PROBLEM A: Do these statements agree with the Nebraska court order below? Answer each yes or no and quote the deciding words. (i) Johnson filed his Complaint on May 7, 2015. (ii) The pepper spray incident took place at the Lincoln Correctional Center. (iii) Johnson asks for a specific sum in money damages.
PROBLEM B: Pick up the Nebraska court order on Johnson's pepper spray claim after its last sentence and carry it forward.

PAGE EXTRACT:
____
United States District Court, D. Nebraska

December 14, 2015

RUSSELL OGG, Defendant.



Plaintiff DaVaughn Johnson filed his Complaint (Filing No. 1) in this case on May 7, 2015. The court has given Johnson leave to proceed in forma pauperis. The court now conducts an initial review of Johnson’s Complaint to determine whether summary dismissal is appropriate under 28 U.S.C. §§ 1915(e)(2) and 1915A.


Johnson is currently incarcerated at the Lincoln Correctional Center in Lincoln, Nebraska. The court can discern from Johnson’s Complaint and the documents attached to the Complaint that his claims are based on an incident that occurred while he was incarcerated at the Nebraska State Penitentiary. (Filing No. 1 at CM/ECF p. 8.) Johnson alleged that on January 25, 2015, Defendant Russell Ogg, a prison case manager with the Nebraska Department of Correctional Services, sprayed Johnson in the face with pepper spray. (Filing No. 1 at CM/ECF p. 5.) Johnson alleged that Ogg did so at a time when Johnson was handcuffed, shackled, and strapped to a gurney with a spit rag covering his face. (Filing No. 1 at CM/ECF pp. 4-5.) Johnson alleged he was not being combative or trying to move off of the gurney. (Filing No. 1 at CM/ECF p. 5.) Rather, Johnson alleged his face was “bleeding very badly” and the spit rag was making it difficult for him to breathe so he was attempting to pull it off of his face. (Filing No. 1 at CM/ECF p. 5.)

Johnson seeks an unspecified amount of money damages. (Filing No. 1 at CM/ECF p. 6.)


The court is required to review prisoner and in forma pauperis complaints seeking relief against a governmental entity or an officer or employee of a governmental entity to determine whether summary dismissal is appropriate. See 28 U.S.C. §§ 1915(e) and 1915A. The court must dismiss a complaint or any portion of it that states a frivolous or malicious claim, that fails to state a claim upon which relief may be granted, or that seeks monetary relief from a defendant who is immune from such relief. 28 U.S.C. § 1915(e)(2)(B); 28 U.S.C. § 1915A(b).
____
DATA EXTRACT:
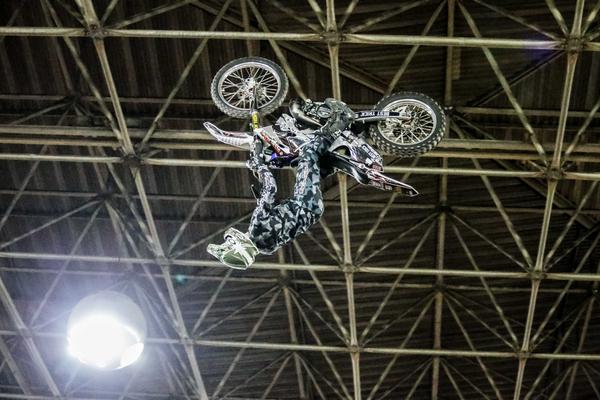 Arena Freestyle Show 2022 tem etapa em Ilhabela (SP)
____
ANSWER SECTION A:
(i) Yes: "Plaintiff DaVaughn Johnson filed his Complaint (Filing No. 1) in this case on May 7, 2015."
(ii) No: "his claims are based on an incident that occurred while he was incarcerated at the Nebraska State Penitentiary."
(iii) No: "Johnson seeks an unspecified amount of money damages."

ANSWER SECTION B:
Pro se plaintiffs must set forth enough factual allegations to “nudge[] their claims across the line from conceivable to plausible, ” or “their complaint must be dismissed.” Bell Atlantic Corp. v. Twombly, 550 U.S. 544, 569-70 (2007); see also Ashcroft v. Iqbal, 556 U.S. 662, 678 (2009) (“A claim has facial plausibility when the plaintiff pleads factual content that allows the court to draw the reasonable inference that the defendant is liable for the misconduct alleged.”).

“The essential function of a complaint under the Federal Rules of Civil Procedure is to give the opposing party ‘fair notice of the nature and basis or grounds for a claim, and a general indication of the type of litigation involved.’” Topchian v. JPMorgan Chase Bank, N.A., 760 F.3d 843, 848 (8th Cir. 2014) (quoting Hopkins v. Saunders, 199 F.3d 968, 973 (8th Cir. 1999)). However, “[a] pro se complaint must be liberally construed, and pro se litigants are held to a lesser pleading standard than other parties.” Topchian, 760 F.3d at 849 (internal quotation marks and citations omitted).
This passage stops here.